--- SOURCE TEXT ---

If you look up randomness in jax
, one of the first things you’ll stumble on is how to generate a key and continually split the random key. To make a long story short, jax
is functional in nature, which means that it is stateless. Being stateless means (among other things) that jax
handles randomness explicitly; we have to explicitly seed a value every time we invoke randomness in our code. On the one hand, this makes our code more verbose, but on the other hand, it makes reproducibility far easier.
i) Statefulness
The following is merely a working example of what “statefulness” means. It is by no means a rigorous definition. Think of being stateful as the following:
class StatefulAdd():
def __init__():
self.count = 0
def __call__(self, x):
# The identity + number of times it has been called
self.count += 1
return x + 1
foo = StatefulAdd()
first = foo(1) # first := 1
second = foo(1) # second := 2
i.e. we can plug the same value in but obtain different values each time. There’s nothing inherently wrong about coding this way(regardless of what the func-ies will say); it can just be harder to reason about it.
Anyways, going back to jax
: by enforcing statelessness, we have to be explicit in terms of our random key every time we make a call. By enforcing statelessness, jax
sidesteps the reproducibility issue that plagued Tensorflow1.X (and probably pytorch too). Although jax
isn’t perfect in the reproducibility aspect, I believe it is going in the right direction.
ii) Reproducibility in TF1.X
How to get stable results with TensorFlow, setting random seed although, to be fair, there seems to be an official answer for Tensorflow 2 as of 2020
Why can’t I get reproducible results in Keras even though I set the random seeds? (asked in 2018) which contains my favorite answer I’ve seen so far. The answer states the following and has the following caveat:
In short, to be absolutely sure that you will get reproducible results with your python script on one computer’s/laptop’s CPU then you will have to do the following:
# Seed value
# Apparently you may use different seed values at each stage
seed_value= 0
# 1. Set the `PYTHONHASHSEED` environment variable at a fixed value
import os
os.environ['PYTHONHASHSEED']=str(seed_value)
# 2. Set the `python` built-in pseudo-random generator at a fixed value
import random
random.seed(seed_value)
# 3. Set the `numpy` pseudo-random generator at a fixed value
import numpy as np
np.random.seed(seed_value)
# 4. Set the `tensorflow` pseudo-random generator at a fixed value
import tensorflow as tf
tf.random.set_seed(seed_value)
# for later versions:
# tf.compat.v1.set_random_seed(seed_value)
# 5. Configure a new global `tensorflow` session
from keras import backend as K
session_conf = tf.ConfigProto(intra_op_parallelism_threads=1, inter_op_parallelism_threads=1)
sess = tf.Session(graph=tf.get_default_graph(), config=session_conf)

--- STORED RECORDS ---

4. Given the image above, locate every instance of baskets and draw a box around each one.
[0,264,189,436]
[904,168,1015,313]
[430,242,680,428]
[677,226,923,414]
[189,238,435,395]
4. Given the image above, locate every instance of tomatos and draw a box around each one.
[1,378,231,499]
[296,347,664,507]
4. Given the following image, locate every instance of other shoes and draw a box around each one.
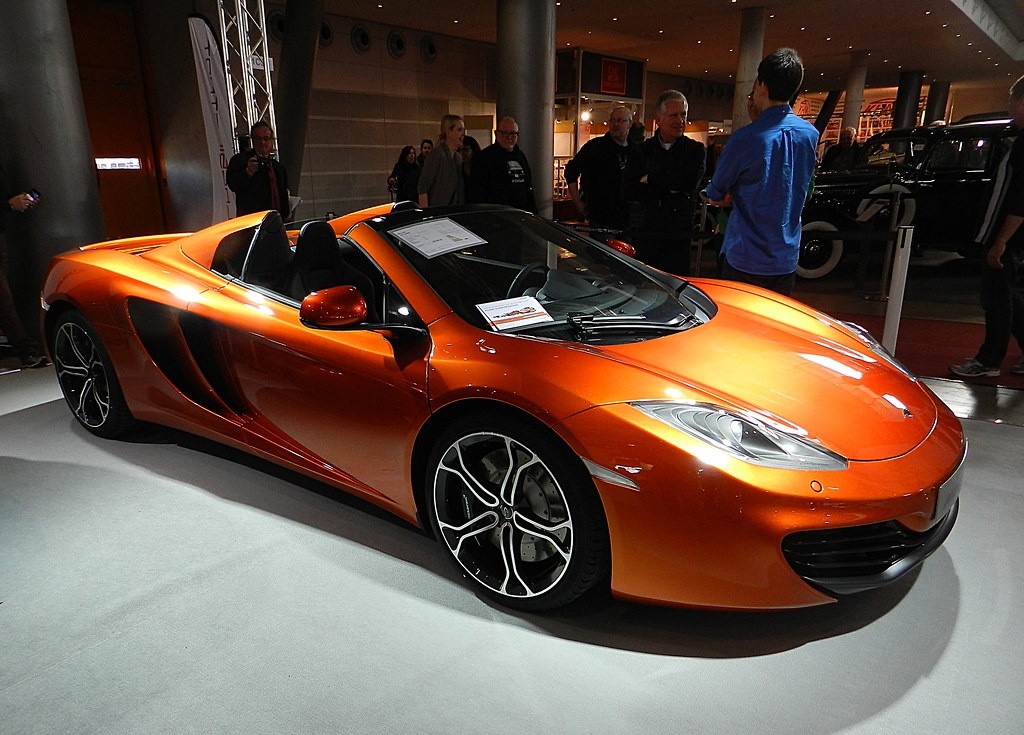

---

__DIRECTIVE 1__:
Reproduce everything in the passage on randomness in jax from "# 2. Set the" down to "tf.random.set_seed(seed_value)".
__DIRECTIVE 2__:
Carry on the passage on randomness in jax, picking up right after its final line.
The records were taken from a separate source.

__FINAL RESULT 1__:
# 2. Set the `python` built-in pseudo-random generator at a fixed value
import random
random.seed(seed_value)
# 3. Set the `numpy` pseudo-random generator at a fixed value
import numpy as np
np.random.seed(seed_value)
# 4. Set the `tensorflow` pseudo-random generator at a fixed value
import tensorflow as tf
tf.random.set_seed(seed_value)

__FINAL RESULT 2__:
K.set_session(sess)
# for later versions:
# session_conf = tf.compat.v1.ConfigProto(intra_op_parallelism_threads=1, inter_op_parallelism_threads=1)
# sess = tf.compat.v1.Session(graph=tf.compat.v1.get_default_graph(), config=session_conf)
# tf.compat.v1.keras.backend.set_session(sess)
Indeed, a thing of beauty.
3) Reproducibility in numpy
First and foremost, I’d recommend opening the accompanying notebook, specifically the numpy
portion and playing with the code there. NB: the jax
portion is trivial and works as you might expect; I included the jax
portion primarily for completeness.
As you play with the numpy
portion, you’ll notice how you get new random values every time you call a random
module. We get new random values every time we call a random module without explicitly giving in a key, which tells us something is happening under the hood.
This “something” looks a lot like we are generating a new random key on every call. Note that this is not what happens under the hood, but it helps tie what we see to jax
and how it handles random state.
i) Example Scenario
You have a program that only crashes once in a while, and you’ve identified the exact function that it crashes on! You’ve even managed to find a specific random seed on which that function works fine, so you’d like to set the state only inside that function and avoid the problem altogether.
Yes, this is a contrived example; sue me.
Statefullness issue illustrated
Note here how we have reset the random seed within the new_generate_np_weights
. If the randomness were only local to the context we are in, we would expect to “continue” the original randomness once we exit the function. Said differently, we would have two “sources” of randomness, the second of which would get garbage collected once new_generate_np_weights
returns; however, as we can see on the function labeled with “#3rd” call”, we have received the same random value as our “# 2nd call”.
The global state
Clearly, something “unexpected” is happening. At its core, np.random.seed
creates what is known as a RandomState
which, as we’ve discussed, creates a stateful object. In fact, as we saw in our code example, calling seed
recreates the object instead of reseeding it.
Obviously, this is the source of our issues.
ii) How do we address reproducibility in numpy?
In all honesty, I have previously stumbled on the new best practices for generating random numbers in numpy
, but I never bothered to read it. I don’t think that the reasoning behind the recommendation ever clicked with me, so I never felt a need to change how I was doing things.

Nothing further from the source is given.